I am bilingual, which means I carry two worlds inside me, and memories that start from the USA, and end in Greece. I was born in Englewood, New Jersey, half-Greek, listening to American English from my father and Greek from my mother and yiayia (grandmother).

 

My Bilingual Education

My sister and I started kindergarten in the American International School of Thessaloniki. The dominant language was American English, of course. However, we had Greek taught to us, and when I would come home, Greek was spoken back and forth. It became part of my life, as a second language, and world.

It was around the year 1995, and I left Greece to attend boarding school in the UK.

Bredon School, is a coed boarding school, nestled in a place called Bushley in Tewkesbury, Gloucestershire, and it is served as a new experience; with my being a native speaker of the English language, I was able to communicate within the atmosphere in which I was placed. Of course, there were some differences between American English and British English, which I picked up on.

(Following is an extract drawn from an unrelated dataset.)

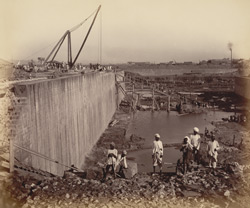 South wall of north jetty, partly coped and one bollard fixed. Excavation of bay nearly complete [Victoria Dock construction, Bombay].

I was the “Girl from Greece”, the strange and unusual being that everyone took an interest in my first week as a boarder.

 

University Years (London)

I went back to the UK, London to be specific, for university, and in an odd way it felt like coming home. I made friends from different backgrounds and cultures: Italy, Barbados, Saudi Arabia, and China. I loved the freedom, and it paled in comparison to how the situation was from my boarding days. I was not used to the uniforms and the systematic idea that they promoted equality. In my opinion, we were all the same, but in an odd way that felt wrong and it felt more like a division among classes. In university (Roehampton + London South Bank University) my different culture and background was celebrated while I blended in; I didn’t feel the need to defend myself. I studied both Creative Writing and Writing for Media Arts and these two courses fed my imagination and helped me find my “voice”, through teamwork.

 

Afterthoughts

I miss the studying, the teamwork, and I miss even the essays. These days, I am back in my hometown, which is Thessaloniki, Greece (I consider a hometown to be where your heart is, not just a place of birth).